• EXERCISE DESCRIPTION: Please revise the items below so that every "distant house on hillside" becomes "hillside house", changing nothing else, and leave the pictures out of your answer.

[Spatial reasoning dataset excerpts]
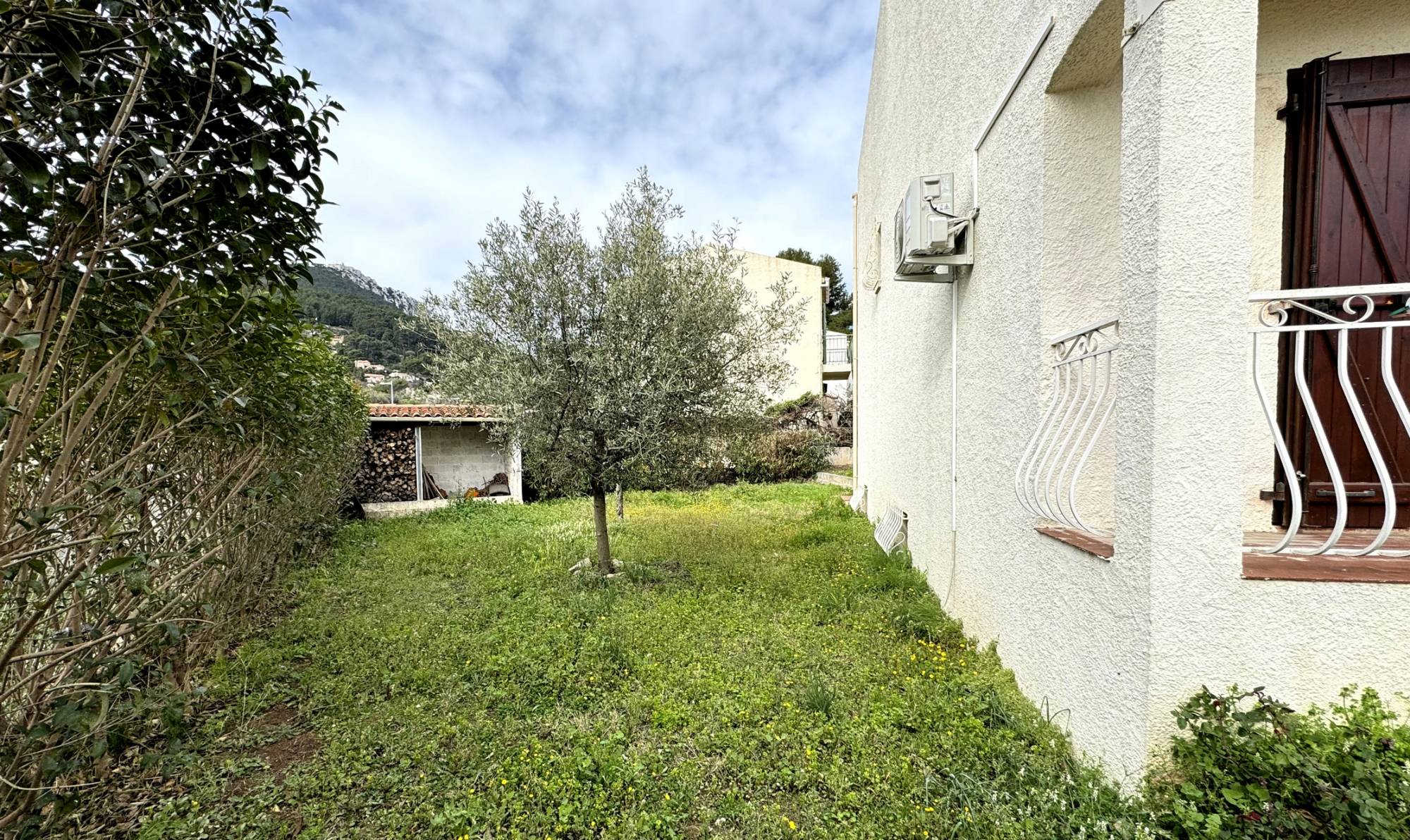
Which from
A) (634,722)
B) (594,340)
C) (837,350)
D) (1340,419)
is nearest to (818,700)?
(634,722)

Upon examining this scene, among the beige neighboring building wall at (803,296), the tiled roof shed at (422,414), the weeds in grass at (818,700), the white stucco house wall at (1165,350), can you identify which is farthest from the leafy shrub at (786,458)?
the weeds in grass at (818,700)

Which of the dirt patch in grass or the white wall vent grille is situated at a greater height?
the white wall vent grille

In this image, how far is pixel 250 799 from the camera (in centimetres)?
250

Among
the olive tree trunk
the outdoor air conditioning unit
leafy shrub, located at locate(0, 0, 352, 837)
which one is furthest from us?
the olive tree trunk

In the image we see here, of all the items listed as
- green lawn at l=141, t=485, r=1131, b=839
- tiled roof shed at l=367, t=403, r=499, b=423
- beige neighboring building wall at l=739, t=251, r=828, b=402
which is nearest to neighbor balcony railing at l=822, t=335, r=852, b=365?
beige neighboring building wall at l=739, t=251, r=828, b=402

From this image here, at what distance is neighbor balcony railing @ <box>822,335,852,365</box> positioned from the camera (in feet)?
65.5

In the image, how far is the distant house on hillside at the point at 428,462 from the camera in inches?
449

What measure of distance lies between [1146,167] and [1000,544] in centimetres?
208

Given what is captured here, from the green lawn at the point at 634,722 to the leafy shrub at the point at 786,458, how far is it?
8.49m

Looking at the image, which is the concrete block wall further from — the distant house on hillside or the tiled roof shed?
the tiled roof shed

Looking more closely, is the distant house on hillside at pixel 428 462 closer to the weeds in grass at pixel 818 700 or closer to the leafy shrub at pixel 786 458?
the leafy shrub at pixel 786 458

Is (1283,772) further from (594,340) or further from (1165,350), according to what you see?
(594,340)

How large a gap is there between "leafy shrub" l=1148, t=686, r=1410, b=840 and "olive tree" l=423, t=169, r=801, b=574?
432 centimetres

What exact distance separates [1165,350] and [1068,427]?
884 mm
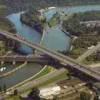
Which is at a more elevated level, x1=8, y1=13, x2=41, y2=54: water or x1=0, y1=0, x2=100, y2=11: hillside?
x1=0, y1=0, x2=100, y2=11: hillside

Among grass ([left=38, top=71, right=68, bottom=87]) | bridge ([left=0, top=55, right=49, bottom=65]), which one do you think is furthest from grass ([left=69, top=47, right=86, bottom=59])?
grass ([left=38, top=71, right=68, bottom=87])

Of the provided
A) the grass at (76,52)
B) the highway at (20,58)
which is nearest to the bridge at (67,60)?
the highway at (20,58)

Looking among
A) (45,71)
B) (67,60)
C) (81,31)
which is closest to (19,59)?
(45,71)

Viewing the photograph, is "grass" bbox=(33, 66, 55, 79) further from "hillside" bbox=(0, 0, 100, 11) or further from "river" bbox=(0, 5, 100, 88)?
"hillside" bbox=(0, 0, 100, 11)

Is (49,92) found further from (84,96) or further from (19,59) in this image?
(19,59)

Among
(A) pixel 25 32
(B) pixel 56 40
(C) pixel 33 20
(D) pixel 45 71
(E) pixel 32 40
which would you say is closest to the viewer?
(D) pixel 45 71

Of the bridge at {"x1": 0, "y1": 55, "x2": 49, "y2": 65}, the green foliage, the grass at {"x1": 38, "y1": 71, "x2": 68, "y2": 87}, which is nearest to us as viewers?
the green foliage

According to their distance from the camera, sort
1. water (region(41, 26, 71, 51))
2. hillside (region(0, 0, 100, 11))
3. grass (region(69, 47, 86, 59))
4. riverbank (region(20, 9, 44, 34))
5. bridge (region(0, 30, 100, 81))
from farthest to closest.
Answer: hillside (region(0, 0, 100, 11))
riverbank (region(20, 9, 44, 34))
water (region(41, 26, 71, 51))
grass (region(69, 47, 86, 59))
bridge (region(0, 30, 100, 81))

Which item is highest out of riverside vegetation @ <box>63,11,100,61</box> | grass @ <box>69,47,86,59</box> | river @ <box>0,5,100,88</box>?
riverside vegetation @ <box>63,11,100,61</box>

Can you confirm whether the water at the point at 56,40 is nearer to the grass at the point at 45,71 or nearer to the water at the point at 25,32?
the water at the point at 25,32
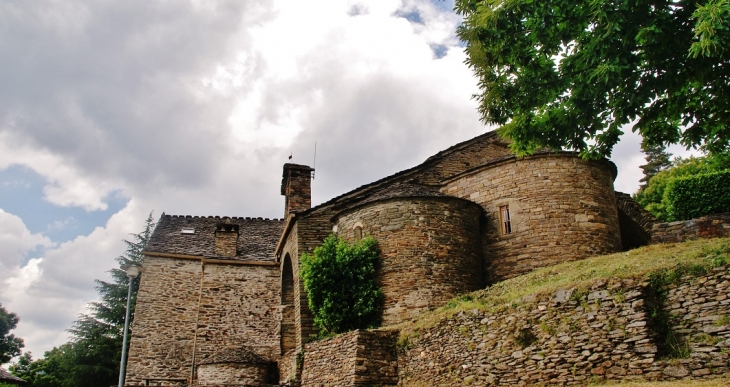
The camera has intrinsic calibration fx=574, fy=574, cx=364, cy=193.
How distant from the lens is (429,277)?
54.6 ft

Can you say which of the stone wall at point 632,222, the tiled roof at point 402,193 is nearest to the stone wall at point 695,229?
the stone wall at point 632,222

• THE RESULT:
Which from
A) (634,722)
B) (594,340)
C) (837,350)
D) (1340,419)
is nearest to (818,700)?
(634,722)

Upon examining this scene, among the beige neighboring building wall at (803,296), the tiled roof shed at (422,414), the weeds in grass at (818,700), the white stucco house wall at (1165,350), can you identify which is farthest from the leafy shrub at (786,458)?
the weeds in grass at (818,700)

Which of the dirt patch in grass or the white wall vent grille is situated at a greater height?
the white wall vent grille

In this image, how far is pixel 250 799 from the camera (in centimetres)?
250

Among
the olive tree trunk
the outdoor air conditioning unit
leafy shrub, located at locate(0, 0, 352, 837)
which one is furthest from us?
the olive tree trunk

In the image we see here, of all the items listed as
- green lawn at l=141, t=485, r=1131, b=839
- tiled roof shed at l=367, t=403, r=499, b=423
- beige neighboring building wall at l=739, t=251, r=828, b=402
which is nearest to neighbor balcony railing at l=822, t=335, r=852, b=365?
beige neighboring building wall at l=739, t=251, r=828, b=402

From this image here, at what distance is neighbor balcony railing @ <box>822,335,852,365</box> positioned from the camera (in feet)?
65.5

In the image, how far is the hillside house at the point at 428,462 from the camera in inches?
449

What measure of distance lies between [1146,167] and [1000,544] in centimetres?
208

Given what is captured here, from the green lawn at the point at 634,722 to the leafy shrub at the point at 786,458, how far is it?
8.49m

Looking at the image, which is the concrete block wall further from — the hillside house or the tiled roof shed?
the tiled roof shed

Looking more closely, is the hillside house at pixel 428 462 closer to the weeds in grass at pixel 818 700 or closer to the leafy shrub at pixel 786 458?
the leafy shrub at pixel 786 458

Is (1283,772) further from (594,340) or further from (1165,350), according to what you see?
(594,340)

How large a gap is there between "leafy shrub" l=1148, t=686, r=1410, b=840 and "olive tree" l=423, t=169, r=801, b=574?
432 centimetres

What exact distance separates [1165,350] and [1068,427]?
884 mm
Which is at a more elevated level, x1=8, y1=13, x2=41, y2=54: water or x1=0, y1=0, x2=100, y2=11: hillside?
x1=0, y1=0, x2=100, y2=11: hillside

Among grass ([left=38, top=71, right=68, bottom=87]) | bridge ([left=0, top=55, right=49, bottom=65]), which one do you think is furthest from grass ([left=69, top=47, right=86, bottom=59])?
grass ([left=38, top=71, right=68, bottom=87])

Of the provided
A) the grass at (76,52)
B) the highway at (20,58)
which is nearest to the bridge at (67,60)?
the highway at (20,58)

Looking among
A) (45,71)
B) (67,60)
C) (81,31)
which is closest to (19,59)?
(45,71)

Viewing the photograph, is "grass" bbox=(33, 66, 55, 79) further from "hillside" bbox=(0, 0, 100, 11) or further from "river" bbox=(0, 5, 100, 88)?
"hillside" bbox=(0, 0, 100, 11)

Is (49,92) found further from (84,96) or further from (19,59) in this image?
(19,59)

Among
(A) pixel 25 32
(B) pixel 56 40
(C) pixel 33 20
(D) pixel 45 71
(E) pixel 32 40
which would you say is closest to the viewer?
(D) pixel 45 71

Of the bridge at {"x1": 0, "y1": 55, "x2": 49, "y2": 65}, the green foliage, the grass at {"x1": 38, "y1": 71, "x2": 68, "y2": 87}, which is nearest to us as viewers?
the green foliage

According to their distance from the camera, sort
1. water (region(41, 26, 71, 51))
2. hillside (region(0, 0, 100, 11))
3. grass (region(69, 47, 86, 59))
4. riverbank (region(20, 9, 44, 34))
5. bridge (region(0, 30, 100, 81))
from farthest to closest.
Answer: hillside (region(0, 0, 100, 11))
riverbank (region(20, 9, 44, 34))
water (region(41, 26, 71, 51))
grass (region(69, 47, 86, 59))
bridge (region(0, 30, 100, 81))

Which item is highest out of riverside vegetation @ <box>63,11,100,61</box> | grass @ <box>69,47,86,59</box> | river @ <box>0,5,100,88</box>?
riverside vegetation @ <box>63,11,100,61</box>

Can you confirm whether the water at the point at 56,40 is nearer to the grass at the point at 45,71 or nearer to the water at the point at 25,32?
the water at the point at 25,32
The camera has intrinsic calibration fx=574, fy=574, cx=364, cy=193.
How distant from the lens is (429,277)?
54.6 ft

Can you say which of the stone wall at point 632,222, the tiled roof at point 402,193 is nearest to the stone wall at point 695,229?
the stone wall at point 632,222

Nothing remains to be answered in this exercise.